电梯上升的过程中,陈浩看着镜面墙里的自己。
西装笔挺,领带整齐。
看着像个成功人士。
可只有他自己知道,心里头有多乱。
叮的一声,28楼到了。
电梯门开了,外头是宽敞的走廊。
铺着深灰色的地毯,墙上挂着抽象画。
走廊走到头,就是大会议室。
门开着,里面已经坐满了人。
陈浩走到门口,停了一下。
他能听见里头说话的声音。
“赵总,这个季度业绩下滑这么严重,你得给个解释。
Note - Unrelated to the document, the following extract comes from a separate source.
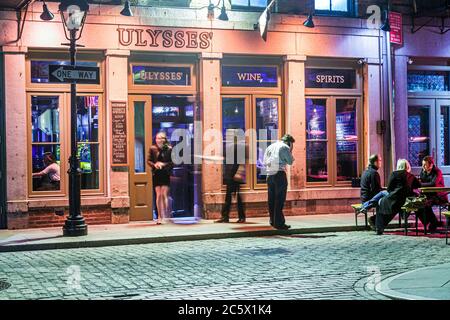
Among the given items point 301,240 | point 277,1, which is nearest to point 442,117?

”
是王景川的声音。
“二叔,市场环境不好,竞争对手都在降价……”
是赵静的声音,听着有点疲惫。
“环境不好是借口吗?”王景川打断她,“为什么别的公司能稳住,就我们下滑?我看是管理有问题。”
陈浩深吸了一口气,走了进去。
所有人的目光都齐刷刷地看了过来。
会议室里坐了十几个人,清一色西装革履。
大部分都是五十岁往上的男人,头发梳得一丝不苟,脸上带着审视的表情。
有人认出陈浩了,脸上露出惊讶的表情。
但更多的是一种不屑和鄙夷。
在他们眼里,陈浩还是那个靠娶了赵静才攀上高枝的“软饭男”。
一个程序员,要背景没背景,要钱没钱。
凭什么坐在这里?
赵静坐在长桌最里面,正对着门口。
她今天穿了身黑色的西装套裙,头发扎成低马尾,脸上化了妆,但遮不住眼下的青黑。
看到陈浩的那一刻,她猛地站了起来。
嘴张了张,想说什么,却一个字都没说出来。
眼睛瞪得老大,里面全是震惊和茫然。
王景川坐在赵静对面,五十多岁,头发梳得油光锃亮,穿着一身深蓝色的西装,打着红色领带。
他上下打量了陈浩一眼,嘴角露出一个冷笑。
“哟,这不是陈浩吗?什么风把你吹到董事会来了?这儿可不是你该来的地方。”
陈浩没搭理他。
他直接走到会议桌最里面。
那里有一把空着的主席椅,一直没人坐。
自从王景鸿去世后,董事长的位置就一直空着。
陈浩拉开椅子,坐了下去。
整个会议室一下子安静了。
“你干什么!”王景川一拍桌子站了起来,“谁让你坐那儿的?那是董事长的位子!”